WHAT YOU WILL DO - From the entries below, list each line with "macaque".
SUPPLIED DATA below:
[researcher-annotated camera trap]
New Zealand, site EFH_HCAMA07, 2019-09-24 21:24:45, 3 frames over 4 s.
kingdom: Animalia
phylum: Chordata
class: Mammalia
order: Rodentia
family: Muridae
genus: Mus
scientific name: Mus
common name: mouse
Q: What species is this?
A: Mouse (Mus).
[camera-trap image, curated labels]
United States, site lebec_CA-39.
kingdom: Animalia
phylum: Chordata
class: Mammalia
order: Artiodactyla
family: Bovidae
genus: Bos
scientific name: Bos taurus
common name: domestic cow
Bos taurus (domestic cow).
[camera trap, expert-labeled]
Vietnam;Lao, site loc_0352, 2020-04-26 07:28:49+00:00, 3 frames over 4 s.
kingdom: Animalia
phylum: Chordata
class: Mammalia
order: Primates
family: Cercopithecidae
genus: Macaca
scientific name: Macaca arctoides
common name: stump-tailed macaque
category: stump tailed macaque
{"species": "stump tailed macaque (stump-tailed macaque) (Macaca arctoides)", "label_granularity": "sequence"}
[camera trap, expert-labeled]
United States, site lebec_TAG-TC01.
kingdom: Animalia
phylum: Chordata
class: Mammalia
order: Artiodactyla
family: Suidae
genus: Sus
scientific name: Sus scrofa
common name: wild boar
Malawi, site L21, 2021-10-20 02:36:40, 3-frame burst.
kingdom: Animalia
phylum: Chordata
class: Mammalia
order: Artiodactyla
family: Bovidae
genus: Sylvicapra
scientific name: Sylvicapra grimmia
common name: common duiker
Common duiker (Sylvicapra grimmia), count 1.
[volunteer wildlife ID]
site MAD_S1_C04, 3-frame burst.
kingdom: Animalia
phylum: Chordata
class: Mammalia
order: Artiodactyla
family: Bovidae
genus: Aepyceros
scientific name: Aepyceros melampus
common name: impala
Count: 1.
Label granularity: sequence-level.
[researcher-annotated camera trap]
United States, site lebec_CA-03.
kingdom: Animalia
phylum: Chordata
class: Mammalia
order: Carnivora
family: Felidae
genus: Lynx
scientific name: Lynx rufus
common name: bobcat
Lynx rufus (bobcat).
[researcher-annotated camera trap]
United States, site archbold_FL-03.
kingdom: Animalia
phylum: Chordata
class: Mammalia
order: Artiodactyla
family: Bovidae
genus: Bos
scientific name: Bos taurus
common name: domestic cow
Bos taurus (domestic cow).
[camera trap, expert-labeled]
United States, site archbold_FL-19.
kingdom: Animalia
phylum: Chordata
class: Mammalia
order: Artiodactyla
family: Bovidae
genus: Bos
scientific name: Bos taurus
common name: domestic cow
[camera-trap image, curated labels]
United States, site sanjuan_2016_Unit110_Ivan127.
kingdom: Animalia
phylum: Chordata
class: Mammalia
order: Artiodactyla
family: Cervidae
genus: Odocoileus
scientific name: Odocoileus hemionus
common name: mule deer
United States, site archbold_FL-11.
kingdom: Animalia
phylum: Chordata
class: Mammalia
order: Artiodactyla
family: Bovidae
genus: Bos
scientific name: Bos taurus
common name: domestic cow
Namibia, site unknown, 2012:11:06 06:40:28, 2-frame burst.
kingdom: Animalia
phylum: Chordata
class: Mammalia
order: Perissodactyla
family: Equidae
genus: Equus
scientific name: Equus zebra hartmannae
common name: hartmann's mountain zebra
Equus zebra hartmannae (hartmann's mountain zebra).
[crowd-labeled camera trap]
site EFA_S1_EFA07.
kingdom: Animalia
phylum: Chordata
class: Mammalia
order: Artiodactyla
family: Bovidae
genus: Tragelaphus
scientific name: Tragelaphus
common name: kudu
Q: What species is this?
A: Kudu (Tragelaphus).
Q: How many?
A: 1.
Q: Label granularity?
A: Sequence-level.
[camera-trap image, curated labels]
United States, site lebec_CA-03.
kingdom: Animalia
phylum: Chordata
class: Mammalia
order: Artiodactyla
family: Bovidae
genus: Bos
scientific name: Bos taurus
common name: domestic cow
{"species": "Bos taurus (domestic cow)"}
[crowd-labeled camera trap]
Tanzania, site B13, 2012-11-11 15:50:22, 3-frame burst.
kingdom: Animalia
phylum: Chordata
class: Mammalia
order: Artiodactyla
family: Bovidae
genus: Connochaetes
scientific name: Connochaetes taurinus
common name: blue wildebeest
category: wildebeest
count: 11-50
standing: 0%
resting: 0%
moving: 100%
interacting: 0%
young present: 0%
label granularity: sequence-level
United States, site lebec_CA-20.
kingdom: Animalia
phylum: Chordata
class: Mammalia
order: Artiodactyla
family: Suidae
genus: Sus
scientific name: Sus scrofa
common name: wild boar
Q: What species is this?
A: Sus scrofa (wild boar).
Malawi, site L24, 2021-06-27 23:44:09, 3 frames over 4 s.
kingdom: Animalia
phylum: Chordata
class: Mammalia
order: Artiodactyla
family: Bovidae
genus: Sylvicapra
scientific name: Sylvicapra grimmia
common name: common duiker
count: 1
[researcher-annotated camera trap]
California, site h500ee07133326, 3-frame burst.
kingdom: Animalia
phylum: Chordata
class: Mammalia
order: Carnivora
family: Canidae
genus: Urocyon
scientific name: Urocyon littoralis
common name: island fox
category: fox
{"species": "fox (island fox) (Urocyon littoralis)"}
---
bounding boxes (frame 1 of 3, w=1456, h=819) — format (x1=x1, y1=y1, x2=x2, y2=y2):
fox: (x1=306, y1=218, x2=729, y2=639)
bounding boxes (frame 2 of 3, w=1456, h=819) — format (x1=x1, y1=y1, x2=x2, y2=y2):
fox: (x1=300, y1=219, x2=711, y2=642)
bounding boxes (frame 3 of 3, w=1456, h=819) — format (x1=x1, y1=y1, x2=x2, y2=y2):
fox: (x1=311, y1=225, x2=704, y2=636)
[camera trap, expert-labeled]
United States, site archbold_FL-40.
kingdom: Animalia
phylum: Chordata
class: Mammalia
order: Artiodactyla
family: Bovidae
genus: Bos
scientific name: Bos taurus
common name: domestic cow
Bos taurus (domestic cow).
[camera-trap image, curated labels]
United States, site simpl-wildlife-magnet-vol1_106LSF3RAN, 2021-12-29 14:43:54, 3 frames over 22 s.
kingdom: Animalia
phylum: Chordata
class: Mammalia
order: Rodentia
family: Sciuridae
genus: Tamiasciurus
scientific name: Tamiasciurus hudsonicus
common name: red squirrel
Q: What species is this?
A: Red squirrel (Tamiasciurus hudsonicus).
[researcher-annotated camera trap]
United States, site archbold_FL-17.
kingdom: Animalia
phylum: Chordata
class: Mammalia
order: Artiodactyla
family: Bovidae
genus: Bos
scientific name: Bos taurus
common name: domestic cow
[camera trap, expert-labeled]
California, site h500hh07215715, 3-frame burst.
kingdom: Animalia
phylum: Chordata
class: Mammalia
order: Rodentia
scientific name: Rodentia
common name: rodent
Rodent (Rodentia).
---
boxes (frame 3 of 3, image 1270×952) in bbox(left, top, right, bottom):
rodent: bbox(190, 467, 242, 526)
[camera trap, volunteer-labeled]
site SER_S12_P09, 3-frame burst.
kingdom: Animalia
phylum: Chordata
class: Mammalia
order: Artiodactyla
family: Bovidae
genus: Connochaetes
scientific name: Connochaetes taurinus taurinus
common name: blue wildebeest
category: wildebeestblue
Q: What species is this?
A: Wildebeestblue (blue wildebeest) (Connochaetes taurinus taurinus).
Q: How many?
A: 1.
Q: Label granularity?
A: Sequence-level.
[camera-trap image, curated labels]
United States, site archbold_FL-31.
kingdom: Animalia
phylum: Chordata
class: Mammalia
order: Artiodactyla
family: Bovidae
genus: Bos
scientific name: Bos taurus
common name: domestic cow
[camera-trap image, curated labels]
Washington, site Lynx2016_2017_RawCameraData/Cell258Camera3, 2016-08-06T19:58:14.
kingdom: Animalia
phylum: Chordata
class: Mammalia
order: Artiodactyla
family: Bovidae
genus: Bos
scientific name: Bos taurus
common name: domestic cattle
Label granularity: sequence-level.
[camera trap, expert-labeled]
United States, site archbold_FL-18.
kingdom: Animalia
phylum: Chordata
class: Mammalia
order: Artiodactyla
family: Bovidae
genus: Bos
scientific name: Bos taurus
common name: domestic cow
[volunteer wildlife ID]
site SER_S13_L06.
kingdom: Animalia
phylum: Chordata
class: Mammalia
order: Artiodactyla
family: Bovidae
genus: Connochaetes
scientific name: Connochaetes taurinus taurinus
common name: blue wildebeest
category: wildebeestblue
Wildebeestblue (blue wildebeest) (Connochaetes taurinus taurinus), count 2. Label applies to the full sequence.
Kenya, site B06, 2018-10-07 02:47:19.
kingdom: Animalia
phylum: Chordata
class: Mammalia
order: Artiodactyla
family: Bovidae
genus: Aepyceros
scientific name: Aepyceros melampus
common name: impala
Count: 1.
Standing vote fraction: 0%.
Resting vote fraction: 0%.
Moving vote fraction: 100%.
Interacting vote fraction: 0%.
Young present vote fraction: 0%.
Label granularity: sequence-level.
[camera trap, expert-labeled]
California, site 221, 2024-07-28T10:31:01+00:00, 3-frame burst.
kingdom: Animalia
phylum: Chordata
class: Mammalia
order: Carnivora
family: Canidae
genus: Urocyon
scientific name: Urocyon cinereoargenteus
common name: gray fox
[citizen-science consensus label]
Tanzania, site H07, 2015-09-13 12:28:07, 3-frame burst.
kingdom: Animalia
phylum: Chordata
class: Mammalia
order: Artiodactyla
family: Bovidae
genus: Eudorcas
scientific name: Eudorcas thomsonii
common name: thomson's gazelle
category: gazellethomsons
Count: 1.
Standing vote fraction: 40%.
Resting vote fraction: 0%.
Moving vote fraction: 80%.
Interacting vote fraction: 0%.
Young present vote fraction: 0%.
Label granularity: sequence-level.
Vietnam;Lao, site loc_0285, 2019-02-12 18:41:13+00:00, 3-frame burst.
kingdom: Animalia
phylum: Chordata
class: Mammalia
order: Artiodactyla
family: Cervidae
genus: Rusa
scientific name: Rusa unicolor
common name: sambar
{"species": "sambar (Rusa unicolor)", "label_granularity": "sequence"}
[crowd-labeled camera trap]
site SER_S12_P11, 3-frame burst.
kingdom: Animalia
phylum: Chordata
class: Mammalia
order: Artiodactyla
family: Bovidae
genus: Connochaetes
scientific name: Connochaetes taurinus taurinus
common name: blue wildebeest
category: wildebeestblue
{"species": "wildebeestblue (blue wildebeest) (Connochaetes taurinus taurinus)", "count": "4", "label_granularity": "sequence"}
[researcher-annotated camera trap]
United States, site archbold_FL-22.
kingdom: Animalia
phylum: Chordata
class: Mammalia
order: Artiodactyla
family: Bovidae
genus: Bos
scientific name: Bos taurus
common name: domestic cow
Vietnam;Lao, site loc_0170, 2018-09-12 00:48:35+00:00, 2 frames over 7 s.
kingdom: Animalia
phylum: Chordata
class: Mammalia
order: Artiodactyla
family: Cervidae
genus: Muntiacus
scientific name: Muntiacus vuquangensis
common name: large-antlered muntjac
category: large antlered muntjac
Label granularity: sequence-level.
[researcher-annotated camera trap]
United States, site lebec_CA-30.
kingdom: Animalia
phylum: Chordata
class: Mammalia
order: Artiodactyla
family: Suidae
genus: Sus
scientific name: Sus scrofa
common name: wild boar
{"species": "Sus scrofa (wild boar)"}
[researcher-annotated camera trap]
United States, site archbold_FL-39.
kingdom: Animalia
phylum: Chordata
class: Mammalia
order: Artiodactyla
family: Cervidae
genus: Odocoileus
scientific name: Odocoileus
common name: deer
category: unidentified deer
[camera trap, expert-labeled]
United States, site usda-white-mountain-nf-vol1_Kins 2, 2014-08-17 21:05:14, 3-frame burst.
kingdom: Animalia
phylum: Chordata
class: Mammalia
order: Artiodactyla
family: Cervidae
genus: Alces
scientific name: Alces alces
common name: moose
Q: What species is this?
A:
End of SUPPLIED DATA.
TASK OUTPUT -
common name: stump-tailed macaque
category: stump tailed macaque
{"species": "stump tailed macaque (stump-tailed macaque) (Macaca arctoides)", "label_granularity": "sequence"}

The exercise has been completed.